Con la nascita della selezione europea, le cose diventarono sempre più equilibrate: quell’anno vinsero comunque gli Stati Uniti, 17 a 11, così come le due edizioni successive. Ma già nel 1983 la squadra europea arrivò a solo un punto da quella statunitense, chiudendo il torneo 13½ contro 14 ½. Ormai la vittoria era nell’aria, e così, sul campo inglese di Sutton Coldfield, nel 1985, la selezione europea di Ryder Cup, guidata quell’anno dall’anglosassone Tony Jacklin, vinse contro gli Stati Uniti per 16½ a 11½. Dall’introduzione della selezione continentale l’assegnazione della Ryder Cup è molto meno scontata, con undici successi per l’Europa a fronte di solo otto statunitensi.
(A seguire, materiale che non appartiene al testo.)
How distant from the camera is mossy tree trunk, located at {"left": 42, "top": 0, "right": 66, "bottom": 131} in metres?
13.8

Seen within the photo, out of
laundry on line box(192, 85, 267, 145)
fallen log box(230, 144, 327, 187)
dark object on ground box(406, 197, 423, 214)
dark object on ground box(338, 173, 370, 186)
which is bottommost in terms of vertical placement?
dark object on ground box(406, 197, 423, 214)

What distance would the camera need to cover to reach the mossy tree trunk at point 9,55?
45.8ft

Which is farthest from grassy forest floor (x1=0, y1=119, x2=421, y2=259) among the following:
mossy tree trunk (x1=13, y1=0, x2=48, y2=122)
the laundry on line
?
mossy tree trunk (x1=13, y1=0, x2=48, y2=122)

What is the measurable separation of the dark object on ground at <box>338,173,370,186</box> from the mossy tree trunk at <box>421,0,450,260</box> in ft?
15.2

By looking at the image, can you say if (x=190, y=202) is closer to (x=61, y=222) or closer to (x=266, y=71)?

E in questa nazionale europea, gli italiani hanno spazio? Ovviamente a farla da padrone restano gli inglesi, e dal 1979 solo tre golfisti italiani hanno indossato il blu europeo. Il primo è stato uno dei giocatori di golf più importanti della storia d’Italia, nonché il più forte, almeno fino all’arrivo dei successivi due: Costantino Rocca. Lui partecipò a tre edizioni, dal 1993 al 1997, portandosene a casa due. Nel 1995 deliziò anche i palati di tutti gli amanti del golf con una hole in one, una buca in un colpo solo (0.53 nel video alla fine del paragrafo) mentre nel 1997 affrontò in uno dei dodici scontri individuali un esordiente alla Ryder Cup Tiger Woods. Proprio quella del 1997 fu la prima edizione della Ryder a disputarsi fuori dai green di Gran Bretagna e Stati Uniti: si giocò in Spagna, al Valderrama Golf Club di Sotogrande, per celebrare l’investitura a capitano di Seve Ballesteros, primo non inglese a guidare la selezione europea, peraltro vincendo 14½ a 13½.
Gli altri due italiani sono i fratelli Francesco ed Edoardo Molinari, i primi due fratelli nella squadra europea a giocare insieme una Ryder Cup, nel 2010, vincendola sul campo di Newport, in Galles, ancora una volta per 14½ a 13½ . Checco Molinari, che probabilmente condivide con Rocca il primato di miglior golfista italiano della storia, ha anche partecipato a quelle del 2012 negli Stati Uniti e l’ultima disputata, quella del 2018 a Guyancourt, in Francia, vincendole entrambe e potendo fregiarsi di ben tre Ryder Cup, il 100% di quelle a cui ha partecipato.

La prossima edizione, quella del 2020, sarà giocata in Wisconsin, mentre nel 2022 si giocherà per la prima volta in Italia, appena fuori Roma, nel Marco Simone Golf and Country Club. Ma in quel momento, tra più di tre anni, ci sarà ancora un’Europa per cui fare il tifo?